Alzheimer's has a devastating impact upon families.  Right now nearly 15 million people, mostly family members, provide unpaid care for individuals with Alzheimer's or dementia, a market value of more than $220.2 billion. In California alone, about 1.5 million unpaid caregivers grapple with the tremendous challenges of Alzheimer's disease or dementia every day.  Caregivers include spouses, children, and even grandchildren.  As compared to caregivers for other diseases, Alzheimer's caregivers disproportionately report being forced to miss work, reduce work hours, quit their jobs, or change jobs due to caregiving demands. They are more likely to experience financial hardship, report health difficulties, experience emotional stress and suffer from sleep disturbance.

The bipartisan supported National Plan to Address Alzheimer's Disease calls for a cure or an effective treatment for Alzheimer's by 2025.  In an effort to meet this goal, the Senate Appropriations Subcommittee on Labor, Health and Human Services, and Education approved a budget for fiscal year 2015 that calls for an additional $100 million in funding for the National Institute on Aging (NIA) to expand Alzheimer's disease research.  NIA, along with other institutes at the National Institutes of Health (NIH), are supporting a number of promising Alzheimer's disease research projects, including cutting-edge "prevention" trials that are studying whether or not the disease can be prevented or slowed substantially by administering treatments earlier in the disease process.

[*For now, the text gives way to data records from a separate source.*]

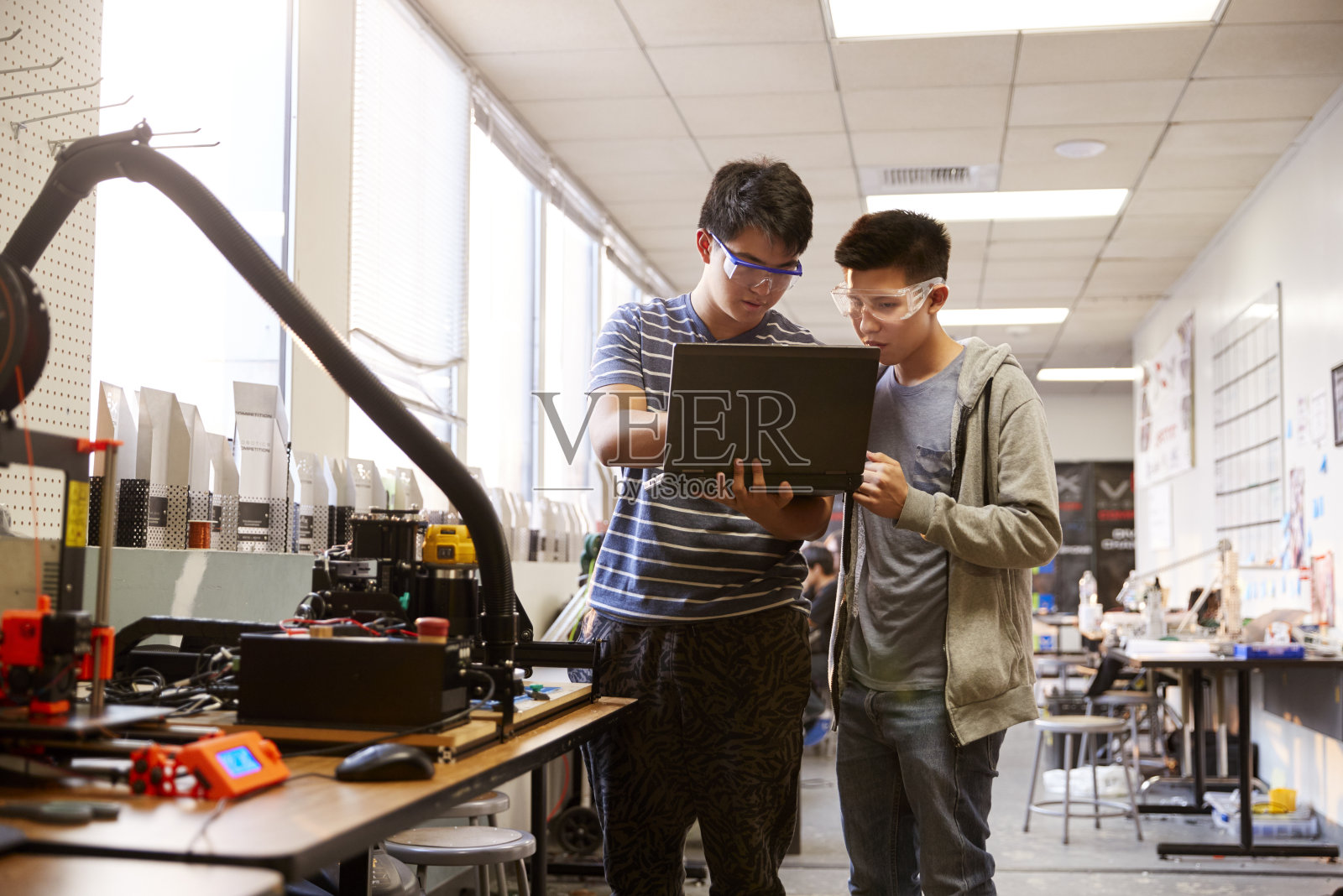 两个男大学生在科学机器人或工程课上使用笔记本电脑照片摄影图片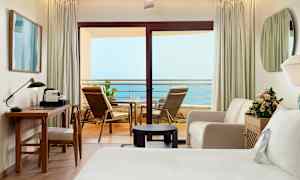 Ett hotellrum med en balkong som har havsutsikt. Rummet är möblerat med skrivbord, stol, soffa, säng och blommor. (AI-genererad text)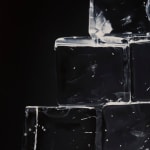 Detail of Dark background with very transparent ice cubes stacked in a pyramid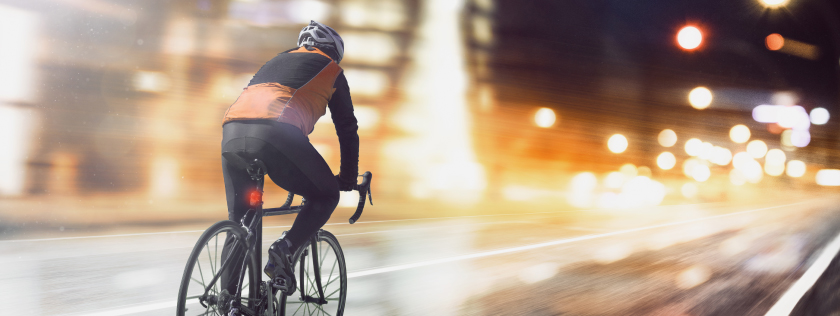 Cyclist on road at night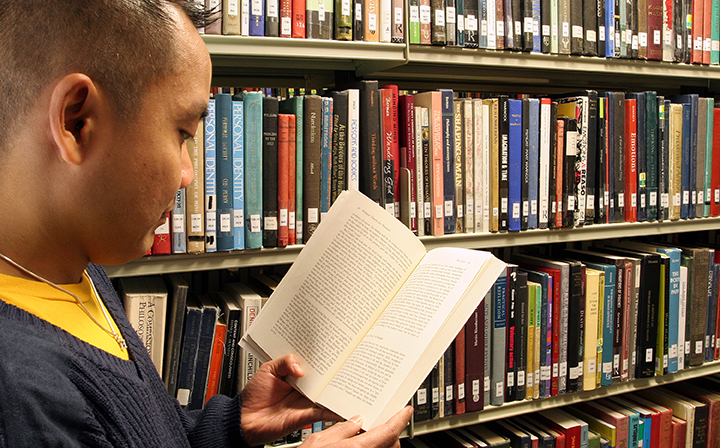 A research student Reading a book in Bill Bryson Library
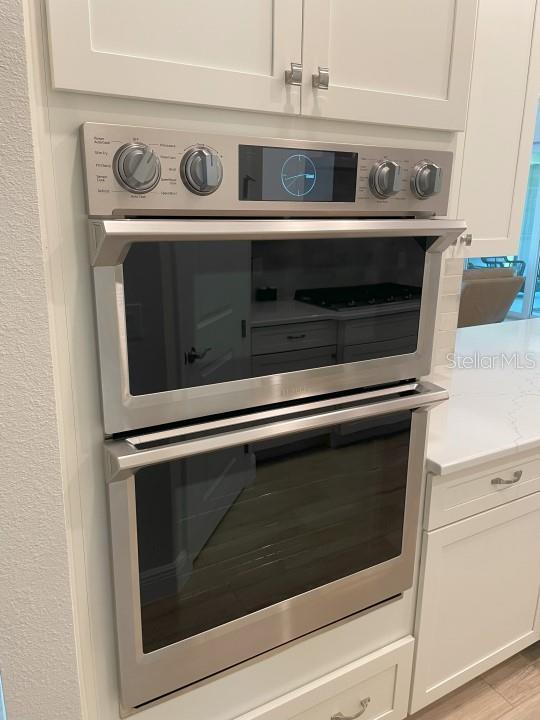 room details with white cabinetry, light stone countertops, double oven, and light wood-type flooring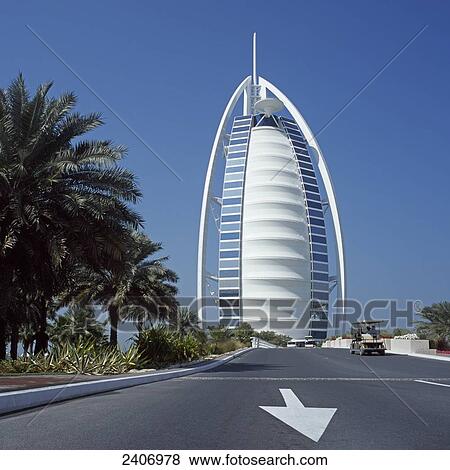 Stock Photo - Arrow sign painted on road, Burj Al Arab Hotel, Dubai, United Arab Emirates . Fotosearch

I am urging the leaders of the House Appropriations Committee to include at least the additional $100 million for the NIA in the final budget package for FY 2015.  This modest increase in Alzheimer's research funding will provide vital resources to support meritorious Alzheimer's disease research projects. This action will also demonstrate further resolve in support of our national priority of eradicating this insidious brain disorder.

The Senate Appropriations Subcommittee on Labor, Health and Human Services, and Education also included language directing NIH to submit a professional judgment budget for Alzheimer's disease research.  As a cosponsor of the Alzheimer's Accountability Act (HR 4351), I believe that unfiltered information specifying the resources necessary to meet the goals and objectives laid out in the National Plan would provide Congress with a valuable tool for setting research and service priorities.

I also plan to urge the President to include robust funding for Alzheimer's research and caregiver support services in his fiscal year 2016 budget, which the President will be submitting to Congress early next year.  Increased funding for Alzheimer's programs will allow us to meet these challenges head on and enhance our chances of meeting the goals articulated in the National Plan.


As we continue to search for a cure, our nation is at a critical crossroads that requires decisive action to assure the safety and welfare of the millions of Americans with Alzheimer's disease and dementia. Together, let us commit to take every possible action to improve treatments for Alzheimer's patients, support caregivers, and invest in research to find a cure for this disease."